L’ambition est colossale. Tiffany, rachetée en 2021 pour 16 milliards de dollars, n’était alors qu’une belle endormie américaine. Quatre ans plus tard, la joaillerie affiche 7 % de croissance organique chez LVMH, avec des performances à deux chiffres pour la haute joaillerie. La pièce maîtresse du groupe n’est plus un sac. C’est un diamant.
Ce glissement dit quelque chose de profond sur l’évolution du luxe. La maroquinerie a porté la croissance pendant vingt ans. Mais la maroquinerie est copiable, imitable, reproductible. Un diamant, non. Une pierre précieuse porte en elle une rareté que même LVMH ne peut pas fabriquer. Et dans un monde où l’intelligence artificielle peut reproduire n’importe quel design, la rareté naturelle devient le dernier rempart du vrai luxe.
Ce que le silence d'Arnault nous apprend
Au fond, cette assemblée générale a été construite sur un silence. Celui de Bernard Arnault face à la seule question qui compte : qui ?
« Vous m’avez renouvelé à 99 % pour les dix années suivantes. Donc, on reparlera de tout ça dans sept, huit ans, si vous le voulez bien. »
Sept, huit ans. C’est le temps qu’il se donne. C’est aussi le temps que les cinq héritiers ont pour faire leurs preuves, pour échouer, pour se distinguer. Sept, huit ans pendant lesquels le luxe mondial sera gouverné par un homme qui a transformé un empire textile en la plus grande constellation de marques que l’humanité ait jamais connue.

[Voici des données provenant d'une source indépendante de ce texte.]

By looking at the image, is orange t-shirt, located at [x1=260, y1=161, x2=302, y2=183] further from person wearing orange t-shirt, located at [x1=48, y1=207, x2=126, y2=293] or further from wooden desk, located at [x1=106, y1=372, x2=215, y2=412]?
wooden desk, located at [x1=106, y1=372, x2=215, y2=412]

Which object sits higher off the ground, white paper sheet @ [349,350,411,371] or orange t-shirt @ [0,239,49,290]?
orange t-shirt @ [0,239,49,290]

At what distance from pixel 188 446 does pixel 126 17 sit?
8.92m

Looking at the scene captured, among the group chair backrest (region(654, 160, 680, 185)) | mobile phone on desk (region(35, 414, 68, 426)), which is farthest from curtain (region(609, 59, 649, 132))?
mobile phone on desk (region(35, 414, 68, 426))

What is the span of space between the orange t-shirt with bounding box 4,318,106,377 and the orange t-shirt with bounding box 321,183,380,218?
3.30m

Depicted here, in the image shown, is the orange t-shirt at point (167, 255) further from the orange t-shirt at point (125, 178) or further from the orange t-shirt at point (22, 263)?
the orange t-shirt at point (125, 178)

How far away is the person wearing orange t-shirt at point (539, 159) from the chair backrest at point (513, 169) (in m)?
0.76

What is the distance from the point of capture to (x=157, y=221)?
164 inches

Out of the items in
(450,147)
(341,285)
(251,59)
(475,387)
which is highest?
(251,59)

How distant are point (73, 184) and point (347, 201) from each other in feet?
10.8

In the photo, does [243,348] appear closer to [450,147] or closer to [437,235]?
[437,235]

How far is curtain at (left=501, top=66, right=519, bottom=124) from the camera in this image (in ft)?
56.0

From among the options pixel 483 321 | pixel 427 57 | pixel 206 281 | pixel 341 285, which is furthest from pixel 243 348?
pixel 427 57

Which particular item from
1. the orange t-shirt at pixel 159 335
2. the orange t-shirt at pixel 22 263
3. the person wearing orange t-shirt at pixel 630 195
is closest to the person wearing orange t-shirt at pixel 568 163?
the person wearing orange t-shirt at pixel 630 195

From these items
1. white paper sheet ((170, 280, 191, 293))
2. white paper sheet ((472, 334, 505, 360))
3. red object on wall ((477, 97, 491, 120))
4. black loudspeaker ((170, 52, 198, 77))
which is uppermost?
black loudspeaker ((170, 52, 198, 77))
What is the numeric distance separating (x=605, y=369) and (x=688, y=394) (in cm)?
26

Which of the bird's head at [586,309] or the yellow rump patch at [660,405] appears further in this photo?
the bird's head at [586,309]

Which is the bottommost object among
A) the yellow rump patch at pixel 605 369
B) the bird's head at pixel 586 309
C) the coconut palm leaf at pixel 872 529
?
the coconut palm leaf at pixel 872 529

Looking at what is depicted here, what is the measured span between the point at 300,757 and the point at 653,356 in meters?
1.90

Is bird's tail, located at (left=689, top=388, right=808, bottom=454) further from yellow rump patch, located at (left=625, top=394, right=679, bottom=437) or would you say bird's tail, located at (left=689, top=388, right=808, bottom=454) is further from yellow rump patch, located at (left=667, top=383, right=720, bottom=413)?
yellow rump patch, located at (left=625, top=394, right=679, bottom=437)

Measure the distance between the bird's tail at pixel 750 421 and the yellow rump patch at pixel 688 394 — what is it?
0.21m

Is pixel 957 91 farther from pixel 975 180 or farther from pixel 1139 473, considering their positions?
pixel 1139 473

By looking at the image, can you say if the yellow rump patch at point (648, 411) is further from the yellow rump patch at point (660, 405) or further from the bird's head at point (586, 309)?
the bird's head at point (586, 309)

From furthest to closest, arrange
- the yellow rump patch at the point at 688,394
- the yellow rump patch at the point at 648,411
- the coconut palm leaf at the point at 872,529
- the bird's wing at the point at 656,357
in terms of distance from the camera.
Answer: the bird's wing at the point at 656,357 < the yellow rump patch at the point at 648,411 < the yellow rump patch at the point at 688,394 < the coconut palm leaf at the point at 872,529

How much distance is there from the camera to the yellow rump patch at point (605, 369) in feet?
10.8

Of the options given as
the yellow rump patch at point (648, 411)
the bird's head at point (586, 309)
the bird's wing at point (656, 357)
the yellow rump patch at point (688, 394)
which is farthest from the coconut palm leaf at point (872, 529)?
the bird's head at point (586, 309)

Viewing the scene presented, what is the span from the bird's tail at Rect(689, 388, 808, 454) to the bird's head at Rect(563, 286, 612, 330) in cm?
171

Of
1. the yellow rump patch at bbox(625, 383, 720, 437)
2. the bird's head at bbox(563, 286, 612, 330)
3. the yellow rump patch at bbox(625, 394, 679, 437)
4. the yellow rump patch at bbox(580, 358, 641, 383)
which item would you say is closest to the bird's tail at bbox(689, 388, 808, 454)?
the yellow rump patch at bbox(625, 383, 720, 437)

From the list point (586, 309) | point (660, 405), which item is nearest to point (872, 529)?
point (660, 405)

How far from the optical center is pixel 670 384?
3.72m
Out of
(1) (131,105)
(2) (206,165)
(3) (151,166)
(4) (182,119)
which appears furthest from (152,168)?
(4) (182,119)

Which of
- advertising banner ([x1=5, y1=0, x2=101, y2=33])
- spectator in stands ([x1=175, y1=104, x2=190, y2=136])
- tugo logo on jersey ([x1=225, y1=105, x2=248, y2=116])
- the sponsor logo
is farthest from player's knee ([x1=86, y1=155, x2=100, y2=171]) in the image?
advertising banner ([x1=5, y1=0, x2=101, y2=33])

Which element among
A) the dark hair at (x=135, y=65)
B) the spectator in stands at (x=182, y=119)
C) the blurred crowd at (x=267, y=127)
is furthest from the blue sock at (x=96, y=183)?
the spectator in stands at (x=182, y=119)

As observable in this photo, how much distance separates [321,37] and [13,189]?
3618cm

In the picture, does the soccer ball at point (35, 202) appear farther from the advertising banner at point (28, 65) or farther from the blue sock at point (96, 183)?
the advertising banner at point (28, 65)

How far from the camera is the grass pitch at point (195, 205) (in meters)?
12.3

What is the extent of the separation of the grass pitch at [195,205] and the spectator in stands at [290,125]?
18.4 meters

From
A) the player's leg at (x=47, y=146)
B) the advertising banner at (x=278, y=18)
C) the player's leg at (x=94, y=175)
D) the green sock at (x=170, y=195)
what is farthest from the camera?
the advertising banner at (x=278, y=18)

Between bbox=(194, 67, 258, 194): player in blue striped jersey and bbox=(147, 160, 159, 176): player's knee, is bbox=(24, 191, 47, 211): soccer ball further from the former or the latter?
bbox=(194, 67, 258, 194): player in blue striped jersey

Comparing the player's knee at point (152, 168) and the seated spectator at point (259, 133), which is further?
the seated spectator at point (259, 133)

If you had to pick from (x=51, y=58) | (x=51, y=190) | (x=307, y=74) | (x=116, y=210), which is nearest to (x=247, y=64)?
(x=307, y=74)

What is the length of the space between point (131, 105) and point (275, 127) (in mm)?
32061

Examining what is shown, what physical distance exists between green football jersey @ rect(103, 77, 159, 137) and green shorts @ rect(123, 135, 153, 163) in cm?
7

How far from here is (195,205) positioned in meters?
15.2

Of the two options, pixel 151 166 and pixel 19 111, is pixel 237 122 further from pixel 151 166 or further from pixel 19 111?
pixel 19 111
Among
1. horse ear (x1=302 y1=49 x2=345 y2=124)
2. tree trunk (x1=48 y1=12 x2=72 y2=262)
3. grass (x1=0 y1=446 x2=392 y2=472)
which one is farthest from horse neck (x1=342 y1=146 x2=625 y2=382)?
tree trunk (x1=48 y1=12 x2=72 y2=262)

L’assemblée générale de LVMH n’est jamais un événement financier. C’est un baromètre de civilisation. Celle de 2026 nous dit ceci : le monde est incertain, le luxe est résilient, et le pouvoir, dans sa forme la plus pure, ne se partage pas. Il se met en scène.
Bernard Arnault a quitté le Carrousel du Louvre par une sortie latérale, comme toujours. Sans caméra. Sans déclaration. Le silence, encore. Celui du stratège qui sait que la meilleure réponse à une question impossible est de ne pas la poser.